Two dominoes are picked at random from a standard set of double-sixes. Such a set contains all the possible combinations of two numbers of pips that are possible from zero to six. That includes all 7x6/2=21 combinations of two different numbers plus all seven doubles from double zero to double six.

You look at only one of the two numbers on each domino, choosing at random which end to look at. You see that the number you look at on the first domino is 1. The number you see on the second domino is 2 (of course represented as pips).

What is the probability that you will be able to use these two dominoes as the ends of a chain of dominoes using all 28 in the set, linked in the usual fashion of requiring a match between the two adjoining numbers of two touching dominoes?

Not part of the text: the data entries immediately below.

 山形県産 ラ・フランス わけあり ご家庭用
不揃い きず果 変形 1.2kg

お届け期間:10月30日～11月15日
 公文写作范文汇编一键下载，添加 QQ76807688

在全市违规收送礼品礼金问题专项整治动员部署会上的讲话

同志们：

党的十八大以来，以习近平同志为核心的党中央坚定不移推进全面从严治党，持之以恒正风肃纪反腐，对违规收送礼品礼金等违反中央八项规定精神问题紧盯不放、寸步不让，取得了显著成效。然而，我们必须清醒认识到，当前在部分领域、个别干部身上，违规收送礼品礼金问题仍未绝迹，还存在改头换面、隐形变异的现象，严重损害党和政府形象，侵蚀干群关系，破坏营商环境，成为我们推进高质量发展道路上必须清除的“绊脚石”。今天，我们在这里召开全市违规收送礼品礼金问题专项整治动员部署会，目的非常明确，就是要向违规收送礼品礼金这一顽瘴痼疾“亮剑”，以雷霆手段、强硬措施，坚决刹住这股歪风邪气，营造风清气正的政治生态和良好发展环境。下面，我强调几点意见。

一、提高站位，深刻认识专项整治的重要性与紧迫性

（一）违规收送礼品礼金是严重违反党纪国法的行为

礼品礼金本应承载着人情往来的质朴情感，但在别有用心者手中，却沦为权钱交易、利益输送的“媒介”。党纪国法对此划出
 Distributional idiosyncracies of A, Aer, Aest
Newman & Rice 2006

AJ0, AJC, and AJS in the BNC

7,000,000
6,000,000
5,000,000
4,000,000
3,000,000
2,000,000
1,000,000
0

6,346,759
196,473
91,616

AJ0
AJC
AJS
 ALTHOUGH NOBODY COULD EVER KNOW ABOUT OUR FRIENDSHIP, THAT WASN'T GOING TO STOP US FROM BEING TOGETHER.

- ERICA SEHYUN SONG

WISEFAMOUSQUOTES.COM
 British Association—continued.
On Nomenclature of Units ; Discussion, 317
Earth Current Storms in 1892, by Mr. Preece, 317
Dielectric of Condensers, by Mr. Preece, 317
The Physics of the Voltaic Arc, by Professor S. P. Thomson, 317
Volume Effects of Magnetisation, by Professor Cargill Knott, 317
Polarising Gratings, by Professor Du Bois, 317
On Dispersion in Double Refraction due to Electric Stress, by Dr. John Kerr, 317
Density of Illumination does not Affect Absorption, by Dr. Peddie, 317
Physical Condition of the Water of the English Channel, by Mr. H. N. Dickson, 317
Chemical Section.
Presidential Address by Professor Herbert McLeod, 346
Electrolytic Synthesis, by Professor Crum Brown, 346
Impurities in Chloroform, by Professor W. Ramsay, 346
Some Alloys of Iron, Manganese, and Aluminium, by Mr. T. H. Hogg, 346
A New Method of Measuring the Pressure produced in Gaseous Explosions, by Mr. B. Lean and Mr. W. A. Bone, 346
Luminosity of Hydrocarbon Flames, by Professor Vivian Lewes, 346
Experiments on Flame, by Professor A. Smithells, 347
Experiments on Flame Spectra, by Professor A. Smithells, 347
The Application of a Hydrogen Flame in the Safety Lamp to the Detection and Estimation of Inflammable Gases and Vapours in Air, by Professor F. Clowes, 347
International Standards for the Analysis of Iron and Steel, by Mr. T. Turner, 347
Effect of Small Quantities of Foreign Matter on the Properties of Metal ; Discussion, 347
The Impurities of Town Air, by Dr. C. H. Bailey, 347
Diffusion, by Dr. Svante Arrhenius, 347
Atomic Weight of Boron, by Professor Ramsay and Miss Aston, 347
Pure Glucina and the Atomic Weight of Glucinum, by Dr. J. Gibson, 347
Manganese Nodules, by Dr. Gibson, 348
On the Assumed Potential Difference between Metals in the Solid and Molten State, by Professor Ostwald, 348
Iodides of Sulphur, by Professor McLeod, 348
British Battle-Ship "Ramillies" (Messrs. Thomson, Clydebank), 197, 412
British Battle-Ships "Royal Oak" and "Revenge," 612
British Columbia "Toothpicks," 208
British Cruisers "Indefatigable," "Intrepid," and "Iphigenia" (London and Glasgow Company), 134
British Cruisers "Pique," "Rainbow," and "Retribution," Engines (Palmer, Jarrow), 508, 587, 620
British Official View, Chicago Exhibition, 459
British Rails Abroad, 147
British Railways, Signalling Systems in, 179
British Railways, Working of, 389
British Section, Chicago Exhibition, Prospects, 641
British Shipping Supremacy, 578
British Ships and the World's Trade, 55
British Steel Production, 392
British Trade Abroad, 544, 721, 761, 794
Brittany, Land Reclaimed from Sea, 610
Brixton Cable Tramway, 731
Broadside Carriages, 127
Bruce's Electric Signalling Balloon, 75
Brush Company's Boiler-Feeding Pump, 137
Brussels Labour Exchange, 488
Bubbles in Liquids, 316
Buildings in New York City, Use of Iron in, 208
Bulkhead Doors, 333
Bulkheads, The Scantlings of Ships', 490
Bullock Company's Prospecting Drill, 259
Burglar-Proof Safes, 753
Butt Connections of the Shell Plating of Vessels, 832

Remember, the numbers you looked at need not be the end numbers--one or the other of the still-hidden numbers might be positioned at the actual end(s) of the chain.

Upon returning home I carefully reassessed the domino problem, read all the relevant comments and found my error. ...Took some time.

My answer now : 5/16

Let us divide the relevant population into 3 subsets:

A 7 one-pip pieces,(all but 1-2 +1-1 counted twice)

B 7 two-pip pieces , ,( all but 1-2 +2-2 counted twice)

C the "1-2" domino.

The first domino is drawn from the union A U C

with probability of 7/8 belonging to A and

probability of 1/8 belonging to C.

If it is from A then it can be complemented by one matching piece from B or the one piece from C except 1-1 :the one piece from C only.

If the 1st domino is from C than any one of the B set qualifies: 1/8*6/6=1/8

Sum up 5/8*2/8+2/8*1/8+1/8= 20/64=5/16 thats my answer.

The claim-" 1-1 or 2-2 do not have any special standing " was the source of my blunder..

ady

Added after seeing the official solution-.....

19/63 is right/

Actually I HAVE STARTED with the "grid counting" but was

not careful enough.

Beautiful problem...

ady

*Edited on ***February 17, 2004, 6:06 am**